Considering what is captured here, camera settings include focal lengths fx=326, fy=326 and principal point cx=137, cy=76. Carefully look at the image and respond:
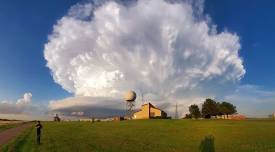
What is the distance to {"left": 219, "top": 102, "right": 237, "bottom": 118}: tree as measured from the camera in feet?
531

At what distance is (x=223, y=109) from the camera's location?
16175 cm

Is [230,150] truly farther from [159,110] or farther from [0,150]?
[159,110]

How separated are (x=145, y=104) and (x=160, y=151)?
110 metres

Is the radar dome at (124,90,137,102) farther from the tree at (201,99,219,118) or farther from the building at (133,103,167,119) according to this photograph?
the tree at (201,99,219,118)

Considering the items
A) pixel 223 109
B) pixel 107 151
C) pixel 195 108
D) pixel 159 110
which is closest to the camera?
pixel 107 151

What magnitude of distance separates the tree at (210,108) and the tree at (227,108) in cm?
282

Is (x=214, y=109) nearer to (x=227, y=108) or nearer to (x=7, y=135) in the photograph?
(x=227, y=108)

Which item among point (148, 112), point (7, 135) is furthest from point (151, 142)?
point (148, 112)

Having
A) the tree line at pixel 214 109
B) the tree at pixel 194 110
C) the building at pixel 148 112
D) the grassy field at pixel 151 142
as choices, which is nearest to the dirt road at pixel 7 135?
the grassy field at pixel 151 142

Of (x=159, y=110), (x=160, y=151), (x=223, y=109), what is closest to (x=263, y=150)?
(x=160, y=151)

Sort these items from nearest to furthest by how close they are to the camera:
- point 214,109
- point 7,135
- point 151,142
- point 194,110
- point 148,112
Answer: point 151,142 < point 7,135 < point 148,112 < point 214,109 < point 194,110

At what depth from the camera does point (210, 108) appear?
529ft

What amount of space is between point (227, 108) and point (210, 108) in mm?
10563

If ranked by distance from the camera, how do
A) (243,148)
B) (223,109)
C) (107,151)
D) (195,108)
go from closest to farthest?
1. (107,151)
2. (243,148)
3. (223,109)
4. (195,108)
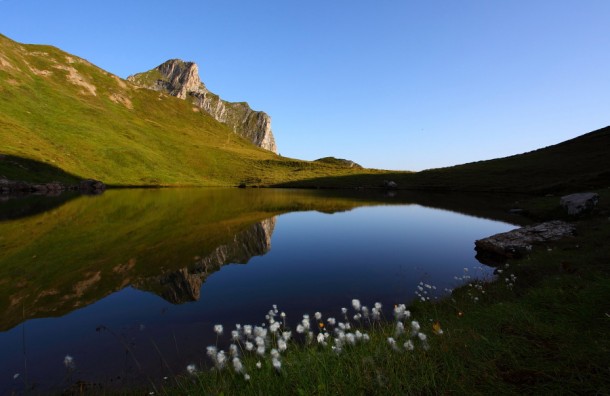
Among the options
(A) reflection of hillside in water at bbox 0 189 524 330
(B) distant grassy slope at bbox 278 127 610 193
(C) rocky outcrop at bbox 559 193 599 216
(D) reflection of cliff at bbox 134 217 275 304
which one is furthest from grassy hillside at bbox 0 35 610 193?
(A) reflection of hillside in water at bbox 0 189 524 330

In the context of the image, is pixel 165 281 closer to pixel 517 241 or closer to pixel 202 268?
pixel 202 268

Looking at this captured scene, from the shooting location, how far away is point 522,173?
11256cm

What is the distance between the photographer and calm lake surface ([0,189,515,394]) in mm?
10429

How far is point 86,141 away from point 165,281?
146402 millimetres

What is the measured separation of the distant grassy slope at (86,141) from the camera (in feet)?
362

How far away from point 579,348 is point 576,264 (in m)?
11.1

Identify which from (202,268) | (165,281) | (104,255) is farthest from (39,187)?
(165,281)

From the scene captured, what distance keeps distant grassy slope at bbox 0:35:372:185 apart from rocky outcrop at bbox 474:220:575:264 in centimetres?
11064

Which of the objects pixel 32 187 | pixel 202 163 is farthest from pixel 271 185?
pixel 32 187

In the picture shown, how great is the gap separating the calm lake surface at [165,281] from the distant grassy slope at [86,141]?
84.7 m

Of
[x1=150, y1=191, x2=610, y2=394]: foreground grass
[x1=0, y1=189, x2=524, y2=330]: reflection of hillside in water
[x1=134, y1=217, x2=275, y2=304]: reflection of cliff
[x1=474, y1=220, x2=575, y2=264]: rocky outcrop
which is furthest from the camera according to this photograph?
[x1=474, y1=220, x2=575, y2=264]: rocky outcrop

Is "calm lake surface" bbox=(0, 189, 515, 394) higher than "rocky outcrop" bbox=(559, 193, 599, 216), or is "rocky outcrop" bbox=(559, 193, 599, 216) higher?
"rocky outcrop" bbox=(559, 193, 599, 216)

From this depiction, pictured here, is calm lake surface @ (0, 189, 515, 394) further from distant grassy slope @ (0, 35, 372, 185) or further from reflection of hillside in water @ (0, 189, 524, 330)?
distant grassy slope @ (0, 35, 372, 185)

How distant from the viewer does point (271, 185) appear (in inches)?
5704
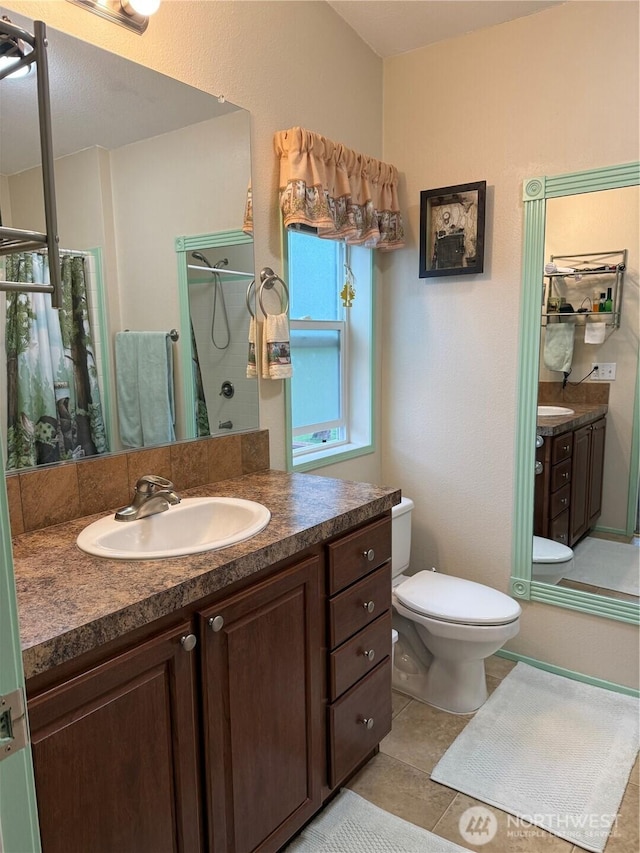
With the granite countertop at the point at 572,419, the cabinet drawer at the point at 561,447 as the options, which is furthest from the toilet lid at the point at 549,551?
the granite countertop at the point at 572,419

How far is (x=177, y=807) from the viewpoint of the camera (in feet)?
3.89

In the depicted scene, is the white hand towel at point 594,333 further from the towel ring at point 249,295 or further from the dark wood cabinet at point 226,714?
the towel ring at point 249,295

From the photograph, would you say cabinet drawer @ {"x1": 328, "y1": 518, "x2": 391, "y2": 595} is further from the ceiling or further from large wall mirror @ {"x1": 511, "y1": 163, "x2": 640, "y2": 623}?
the ceiling

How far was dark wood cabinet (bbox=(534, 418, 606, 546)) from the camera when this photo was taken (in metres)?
2.31

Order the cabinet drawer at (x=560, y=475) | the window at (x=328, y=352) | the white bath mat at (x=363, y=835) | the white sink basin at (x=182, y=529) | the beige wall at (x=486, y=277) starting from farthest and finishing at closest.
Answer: the window at (x=328, y=352)
the cabinet drawer at (x=560, y=475)
the beige wall at (x=486, y=277)
the white bath mat at (x=363, y=835)
the white sink basin at (x=182, y=529)

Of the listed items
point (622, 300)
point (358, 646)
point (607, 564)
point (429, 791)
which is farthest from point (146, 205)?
point (607, 564)

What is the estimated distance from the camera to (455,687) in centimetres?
222

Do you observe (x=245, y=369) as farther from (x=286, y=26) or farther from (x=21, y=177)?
(x=286, y=26)

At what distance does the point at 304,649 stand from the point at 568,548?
4.60 ft

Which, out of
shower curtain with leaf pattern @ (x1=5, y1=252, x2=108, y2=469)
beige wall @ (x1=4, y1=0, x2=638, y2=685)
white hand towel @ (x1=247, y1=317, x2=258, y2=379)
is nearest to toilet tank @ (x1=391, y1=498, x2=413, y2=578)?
beige wall @ (x1=4, y1=0, x2=638, y2=685)

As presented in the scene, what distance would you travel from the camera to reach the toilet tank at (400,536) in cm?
243

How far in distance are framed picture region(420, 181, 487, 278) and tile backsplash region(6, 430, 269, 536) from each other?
111cm

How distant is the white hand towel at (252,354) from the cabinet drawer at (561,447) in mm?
Answer: 1256

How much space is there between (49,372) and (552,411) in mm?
1849
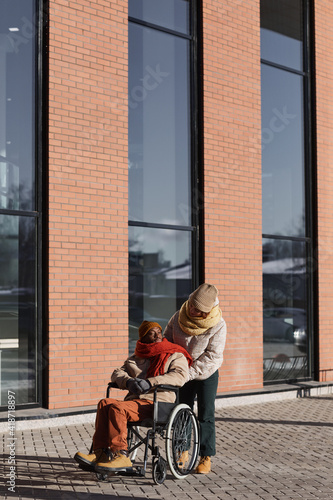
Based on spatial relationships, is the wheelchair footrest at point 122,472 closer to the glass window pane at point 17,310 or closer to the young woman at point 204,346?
the young woman at point 204,346

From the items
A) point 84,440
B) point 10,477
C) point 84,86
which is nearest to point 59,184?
point 84,86

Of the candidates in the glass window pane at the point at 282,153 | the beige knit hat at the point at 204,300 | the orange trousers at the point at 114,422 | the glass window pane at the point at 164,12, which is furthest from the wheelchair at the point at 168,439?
the glass window pane at the point at 164,12

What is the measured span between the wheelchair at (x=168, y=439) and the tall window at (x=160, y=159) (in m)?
3.40

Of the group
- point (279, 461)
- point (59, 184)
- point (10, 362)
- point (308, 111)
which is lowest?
point (279, 461)

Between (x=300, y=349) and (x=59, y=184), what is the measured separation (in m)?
5.44

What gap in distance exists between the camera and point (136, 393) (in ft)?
19.4

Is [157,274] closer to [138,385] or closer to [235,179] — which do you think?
[235,179]

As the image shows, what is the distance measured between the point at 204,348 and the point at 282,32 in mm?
7500

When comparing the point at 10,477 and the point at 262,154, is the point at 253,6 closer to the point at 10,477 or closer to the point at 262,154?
the point at 262,154

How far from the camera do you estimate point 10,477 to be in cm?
591

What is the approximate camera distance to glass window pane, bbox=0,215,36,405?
27.9ft

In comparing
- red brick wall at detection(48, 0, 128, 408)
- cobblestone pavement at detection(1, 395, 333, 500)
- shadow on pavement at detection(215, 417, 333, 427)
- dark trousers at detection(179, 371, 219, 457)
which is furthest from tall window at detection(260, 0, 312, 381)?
dark trousers at detection(179, 371, 219, 457)

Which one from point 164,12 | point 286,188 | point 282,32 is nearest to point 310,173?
point 286,188

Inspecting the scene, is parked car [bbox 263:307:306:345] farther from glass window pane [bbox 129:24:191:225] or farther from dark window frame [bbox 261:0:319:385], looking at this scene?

══════════

__Task instructions__
Copy out the lines of the records verbatim, from the line with "Sort these items" to the line with "Answer: point 151,142", including both of those lines.

__Finished answer__
Sort these items from nearest to furthest by how close they are to the camera:
- point 214,109
- point 7,135
- point 151,142
- point 194,110
- point 148,112
Answer: point 151,142 < point 7,135 < point 148,112 < point 214,109 < point 194,110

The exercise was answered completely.